* Required work: Only one number is wanted: the count of lines in the records below that hold the word "Booster".

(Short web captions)
--*--
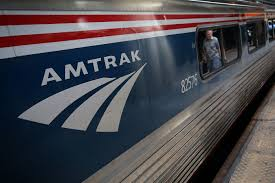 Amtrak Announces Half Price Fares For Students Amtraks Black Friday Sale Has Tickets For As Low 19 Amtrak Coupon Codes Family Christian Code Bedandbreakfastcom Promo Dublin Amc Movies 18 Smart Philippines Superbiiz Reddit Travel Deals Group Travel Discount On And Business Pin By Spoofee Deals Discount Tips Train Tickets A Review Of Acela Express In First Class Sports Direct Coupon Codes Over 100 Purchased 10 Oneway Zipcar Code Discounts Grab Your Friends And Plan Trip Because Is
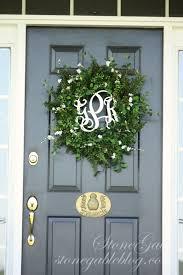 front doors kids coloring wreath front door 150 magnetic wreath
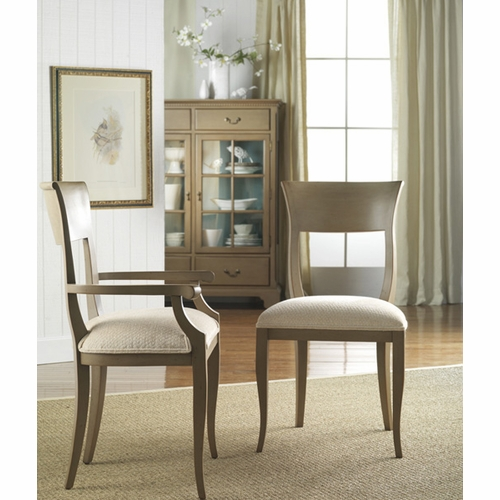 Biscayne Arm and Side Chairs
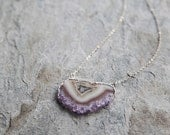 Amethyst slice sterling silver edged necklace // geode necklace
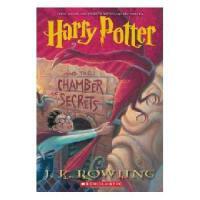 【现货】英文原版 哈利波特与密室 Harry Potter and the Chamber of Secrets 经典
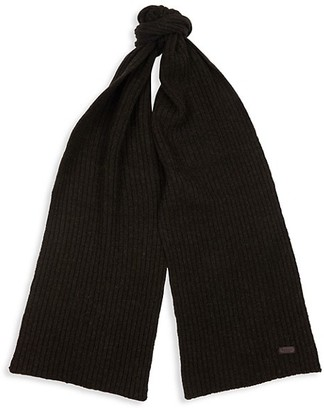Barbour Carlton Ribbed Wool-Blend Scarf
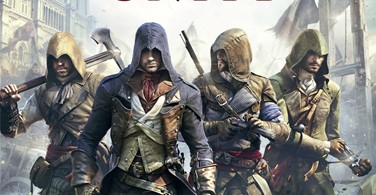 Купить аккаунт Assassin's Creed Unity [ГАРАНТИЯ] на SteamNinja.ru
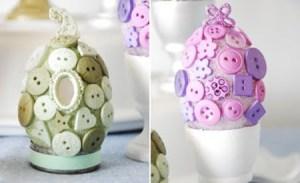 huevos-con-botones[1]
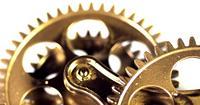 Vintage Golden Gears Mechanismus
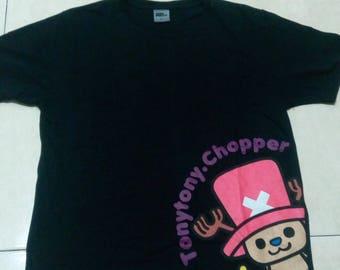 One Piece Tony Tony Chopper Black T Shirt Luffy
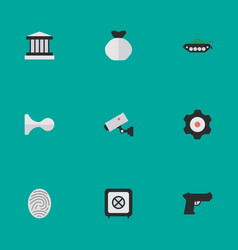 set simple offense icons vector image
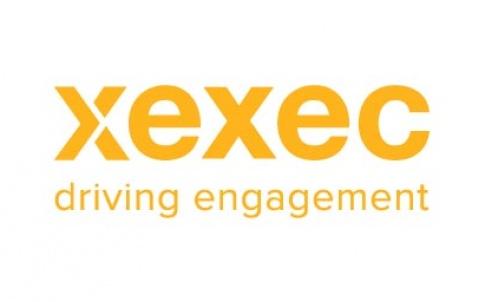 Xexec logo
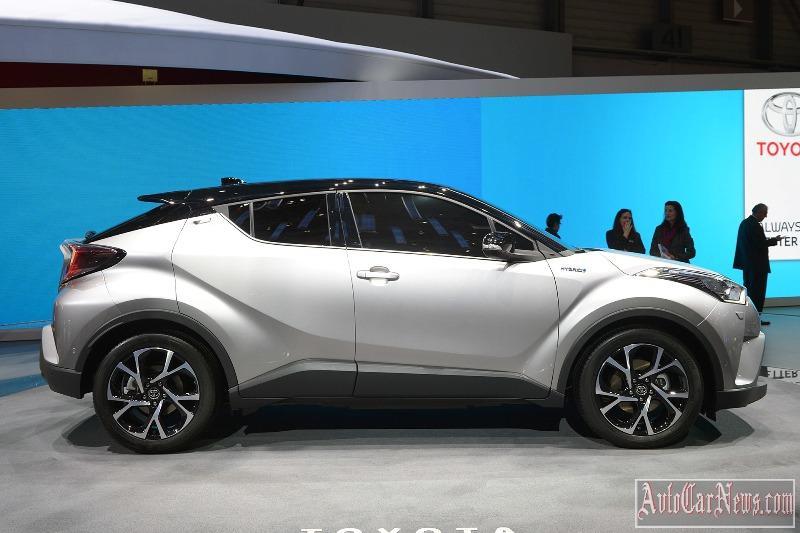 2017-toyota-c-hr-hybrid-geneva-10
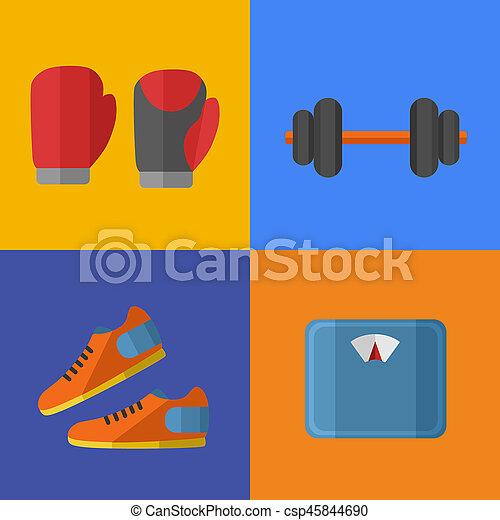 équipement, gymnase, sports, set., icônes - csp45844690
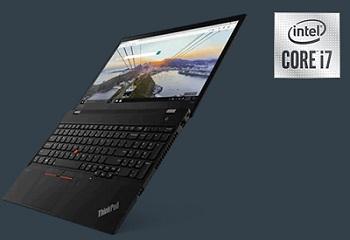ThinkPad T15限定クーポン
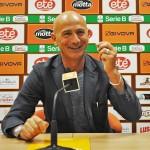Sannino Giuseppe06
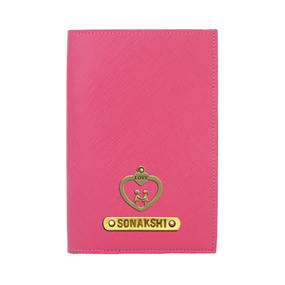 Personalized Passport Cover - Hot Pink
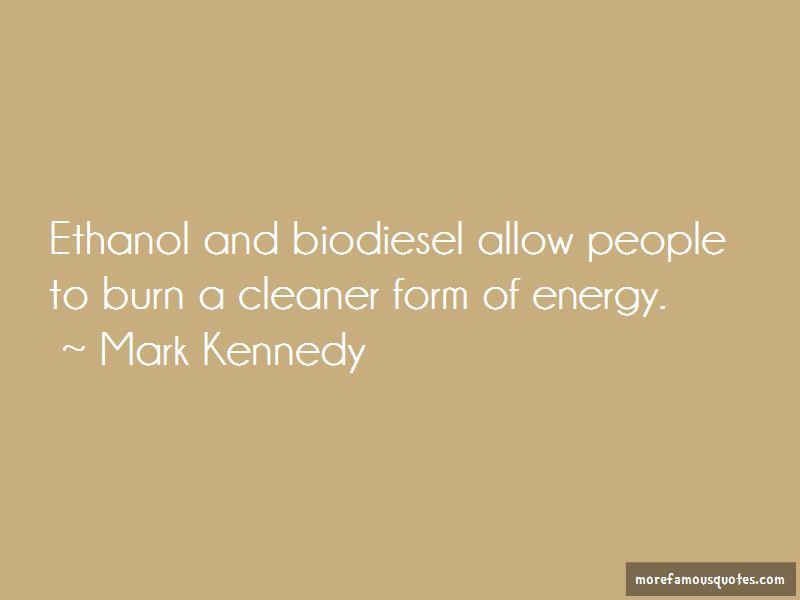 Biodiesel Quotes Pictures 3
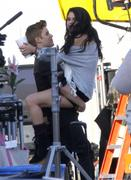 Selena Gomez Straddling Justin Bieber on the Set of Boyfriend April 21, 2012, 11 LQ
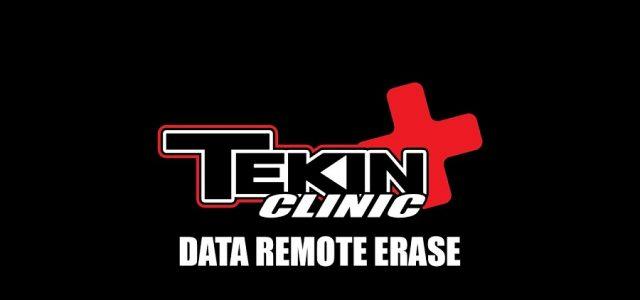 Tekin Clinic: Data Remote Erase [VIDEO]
--*--
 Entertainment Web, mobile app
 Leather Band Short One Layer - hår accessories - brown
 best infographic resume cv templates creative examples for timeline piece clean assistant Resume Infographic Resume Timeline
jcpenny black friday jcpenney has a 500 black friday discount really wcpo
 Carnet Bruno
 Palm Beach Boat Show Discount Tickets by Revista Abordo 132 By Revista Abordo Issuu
--*--
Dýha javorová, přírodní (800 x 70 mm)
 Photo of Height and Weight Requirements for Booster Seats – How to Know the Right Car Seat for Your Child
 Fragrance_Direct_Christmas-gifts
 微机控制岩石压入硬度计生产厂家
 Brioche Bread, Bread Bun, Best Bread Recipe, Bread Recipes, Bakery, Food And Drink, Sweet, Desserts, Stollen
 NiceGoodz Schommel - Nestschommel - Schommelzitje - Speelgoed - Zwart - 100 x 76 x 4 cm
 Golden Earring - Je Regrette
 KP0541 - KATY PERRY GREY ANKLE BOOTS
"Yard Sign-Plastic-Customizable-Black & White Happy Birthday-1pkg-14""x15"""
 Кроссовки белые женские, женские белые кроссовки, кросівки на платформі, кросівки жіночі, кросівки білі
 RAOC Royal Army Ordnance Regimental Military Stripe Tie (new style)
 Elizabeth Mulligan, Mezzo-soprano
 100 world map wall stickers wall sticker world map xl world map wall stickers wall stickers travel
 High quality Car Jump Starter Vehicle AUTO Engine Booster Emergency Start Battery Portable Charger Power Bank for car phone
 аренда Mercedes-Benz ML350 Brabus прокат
--*--
* Response to this exercise: 2